==== Data to examine ====
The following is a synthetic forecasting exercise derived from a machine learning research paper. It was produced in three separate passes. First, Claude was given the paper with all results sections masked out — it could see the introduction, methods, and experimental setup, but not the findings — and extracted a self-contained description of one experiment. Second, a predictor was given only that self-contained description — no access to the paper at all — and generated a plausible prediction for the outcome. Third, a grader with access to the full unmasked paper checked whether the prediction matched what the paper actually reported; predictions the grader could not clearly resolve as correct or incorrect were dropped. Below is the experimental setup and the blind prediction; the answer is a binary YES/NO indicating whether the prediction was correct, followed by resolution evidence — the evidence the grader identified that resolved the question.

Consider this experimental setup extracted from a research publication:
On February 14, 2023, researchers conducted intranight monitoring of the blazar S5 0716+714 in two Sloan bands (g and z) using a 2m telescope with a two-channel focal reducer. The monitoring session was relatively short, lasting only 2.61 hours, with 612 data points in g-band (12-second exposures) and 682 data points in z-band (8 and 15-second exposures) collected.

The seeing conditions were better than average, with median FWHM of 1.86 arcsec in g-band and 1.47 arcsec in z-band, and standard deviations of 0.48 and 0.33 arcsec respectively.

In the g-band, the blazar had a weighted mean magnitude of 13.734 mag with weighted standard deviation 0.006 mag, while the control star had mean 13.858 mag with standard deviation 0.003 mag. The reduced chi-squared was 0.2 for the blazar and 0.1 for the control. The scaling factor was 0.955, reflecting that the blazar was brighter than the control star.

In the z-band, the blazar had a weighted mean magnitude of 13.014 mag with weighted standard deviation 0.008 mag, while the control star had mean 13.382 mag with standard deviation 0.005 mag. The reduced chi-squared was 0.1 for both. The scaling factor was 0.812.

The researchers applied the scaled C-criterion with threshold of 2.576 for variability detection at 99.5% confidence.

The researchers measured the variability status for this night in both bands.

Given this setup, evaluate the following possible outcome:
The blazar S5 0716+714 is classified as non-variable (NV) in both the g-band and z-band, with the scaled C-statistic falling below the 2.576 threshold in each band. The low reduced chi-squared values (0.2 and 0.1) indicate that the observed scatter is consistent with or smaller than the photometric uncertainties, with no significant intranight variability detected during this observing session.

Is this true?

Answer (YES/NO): YES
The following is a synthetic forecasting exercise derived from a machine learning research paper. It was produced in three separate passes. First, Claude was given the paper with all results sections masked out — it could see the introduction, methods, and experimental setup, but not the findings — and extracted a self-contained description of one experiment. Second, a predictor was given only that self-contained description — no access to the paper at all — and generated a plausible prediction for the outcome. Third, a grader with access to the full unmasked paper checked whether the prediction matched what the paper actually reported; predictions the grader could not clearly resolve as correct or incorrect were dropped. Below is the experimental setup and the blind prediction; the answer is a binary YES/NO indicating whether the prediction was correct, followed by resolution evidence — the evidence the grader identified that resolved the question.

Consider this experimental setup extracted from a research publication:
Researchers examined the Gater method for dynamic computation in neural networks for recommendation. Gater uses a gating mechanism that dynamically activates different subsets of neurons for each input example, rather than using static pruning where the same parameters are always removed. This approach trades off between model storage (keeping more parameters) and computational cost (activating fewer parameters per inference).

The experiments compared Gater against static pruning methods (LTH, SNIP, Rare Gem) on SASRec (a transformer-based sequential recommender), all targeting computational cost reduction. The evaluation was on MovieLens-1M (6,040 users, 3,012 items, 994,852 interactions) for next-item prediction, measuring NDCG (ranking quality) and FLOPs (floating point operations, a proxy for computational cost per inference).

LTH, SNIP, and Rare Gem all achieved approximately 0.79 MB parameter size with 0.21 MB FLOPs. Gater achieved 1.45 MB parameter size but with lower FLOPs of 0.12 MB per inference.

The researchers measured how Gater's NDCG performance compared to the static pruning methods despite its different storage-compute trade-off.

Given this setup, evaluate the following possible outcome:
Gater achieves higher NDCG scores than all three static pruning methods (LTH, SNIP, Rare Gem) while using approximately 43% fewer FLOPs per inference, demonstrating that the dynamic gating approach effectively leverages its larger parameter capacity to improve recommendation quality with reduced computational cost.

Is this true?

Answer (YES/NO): YES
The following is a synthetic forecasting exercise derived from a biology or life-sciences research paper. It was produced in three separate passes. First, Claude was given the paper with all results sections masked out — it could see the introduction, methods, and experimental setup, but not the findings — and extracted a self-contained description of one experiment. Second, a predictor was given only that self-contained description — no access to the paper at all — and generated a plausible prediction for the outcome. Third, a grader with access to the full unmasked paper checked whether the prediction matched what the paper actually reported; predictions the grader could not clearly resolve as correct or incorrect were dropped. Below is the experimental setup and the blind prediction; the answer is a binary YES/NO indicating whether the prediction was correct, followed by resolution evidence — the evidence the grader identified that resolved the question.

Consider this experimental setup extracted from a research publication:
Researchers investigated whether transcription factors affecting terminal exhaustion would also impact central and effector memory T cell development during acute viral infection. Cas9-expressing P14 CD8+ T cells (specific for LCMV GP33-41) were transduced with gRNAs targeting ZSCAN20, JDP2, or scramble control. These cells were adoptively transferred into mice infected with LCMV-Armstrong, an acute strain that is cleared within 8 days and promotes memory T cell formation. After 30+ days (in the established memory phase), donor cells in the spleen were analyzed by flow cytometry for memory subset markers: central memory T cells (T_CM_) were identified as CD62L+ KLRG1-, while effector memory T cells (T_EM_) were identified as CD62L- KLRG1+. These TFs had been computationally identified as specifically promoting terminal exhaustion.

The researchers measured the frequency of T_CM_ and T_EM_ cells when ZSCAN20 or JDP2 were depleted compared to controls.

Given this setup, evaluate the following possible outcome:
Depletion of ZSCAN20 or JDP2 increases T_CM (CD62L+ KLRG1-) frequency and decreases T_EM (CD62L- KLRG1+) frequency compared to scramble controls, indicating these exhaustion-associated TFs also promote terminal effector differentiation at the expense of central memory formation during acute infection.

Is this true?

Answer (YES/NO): NO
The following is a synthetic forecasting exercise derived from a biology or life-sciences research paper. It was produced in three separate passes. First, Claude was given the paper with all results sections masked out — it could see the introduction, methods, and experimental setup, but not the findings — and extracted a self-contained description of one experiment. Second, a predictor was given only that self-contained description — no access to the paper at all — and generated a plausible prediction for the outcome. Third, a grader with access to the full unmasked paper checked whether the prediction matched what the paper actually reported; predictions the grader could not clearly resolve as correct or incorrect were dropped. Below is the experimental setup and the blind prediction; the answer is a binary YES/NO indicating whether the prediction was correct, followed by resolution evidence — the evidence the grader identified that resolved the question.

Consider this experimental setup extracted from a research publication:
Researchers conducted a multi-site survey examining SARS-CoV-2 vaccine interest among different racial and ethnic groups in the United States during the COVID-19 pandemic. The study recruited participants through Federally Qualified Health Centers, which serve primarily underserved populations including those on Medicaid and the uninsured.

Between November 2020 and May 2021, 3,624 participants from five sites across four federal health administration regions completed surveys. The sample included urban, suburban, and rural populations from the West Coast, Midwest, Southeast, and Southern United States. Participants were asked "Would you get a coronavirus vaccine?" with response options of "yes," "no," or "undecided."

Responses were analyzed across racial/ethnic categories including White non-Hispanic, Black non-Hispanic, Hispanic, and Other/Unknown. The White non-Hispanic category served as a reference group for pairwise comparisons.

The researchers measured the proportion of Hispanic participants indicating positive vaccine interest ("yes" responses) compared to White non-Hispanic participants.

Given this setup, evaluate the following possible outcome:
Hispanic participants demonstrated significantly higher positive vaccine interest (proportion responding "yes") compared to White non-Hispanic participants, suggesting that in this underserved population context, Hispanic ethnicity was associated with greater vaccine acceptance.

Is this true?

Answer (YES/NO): NO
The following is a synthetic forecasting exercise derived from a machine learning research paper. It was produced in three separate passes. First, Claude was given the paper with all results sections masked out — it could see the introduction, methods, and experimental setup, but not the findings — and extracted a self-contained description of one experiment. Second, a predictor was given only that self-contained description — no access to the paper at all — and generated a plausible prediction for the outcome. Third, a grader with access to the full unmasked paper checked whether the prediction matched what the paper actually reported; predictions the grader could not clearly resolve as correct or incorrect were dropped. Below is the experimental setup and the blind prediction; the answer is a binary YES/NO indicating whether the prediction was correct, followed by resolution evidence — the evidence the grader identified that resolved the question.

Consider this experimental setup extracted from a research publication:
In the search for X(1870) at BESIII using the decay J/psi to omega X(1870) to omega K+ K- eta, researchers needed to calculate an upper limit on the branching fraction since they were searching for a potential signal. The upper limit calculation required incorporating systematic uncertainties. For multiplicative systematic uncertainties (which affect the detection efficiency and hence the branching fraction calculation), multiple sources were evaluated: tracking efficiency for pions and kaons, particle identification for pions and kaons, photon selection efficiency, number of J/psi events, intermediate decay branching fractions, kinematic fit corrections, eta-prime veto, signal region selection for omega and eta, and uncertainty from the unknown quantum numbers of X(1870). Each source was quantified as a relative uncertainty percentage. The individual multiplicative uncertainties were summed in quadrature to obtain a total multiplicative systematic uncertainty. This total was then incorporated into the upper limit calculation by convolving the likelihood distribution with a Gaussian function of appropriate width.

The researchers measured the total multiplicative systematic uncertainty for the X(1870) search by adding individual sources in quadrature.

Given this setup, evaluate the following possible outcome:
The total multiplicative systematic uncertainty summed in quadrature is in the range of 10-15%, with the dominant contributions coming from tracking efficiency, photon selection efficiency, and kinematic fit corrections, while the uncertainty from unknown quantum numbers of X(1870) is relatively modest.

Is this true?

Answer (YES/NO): NO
====
» **What you will do**:
In the material above, find each line that contains the word "measured", and select it.

» **Response to the exercise**:
The researchers measured the variability status for this night in both bands.
The researchers measured how Gater's NDCG performance compared to the static pruning methods despite its different storage-compute trade-off.
The researchers measured the frequency of T_CM_ and T_EM_ cells when ZSCAN20 or JDP2 were depleted compared to controls.
The researchers measured the proportion of Hispanic participants indicating positive vaccine interest ("yes" responses) compared to White non-Hispanic participants.
The researchers measured the total multiplicative systematic uncertainty for the X(1870) search by adding individual sources in quadrature.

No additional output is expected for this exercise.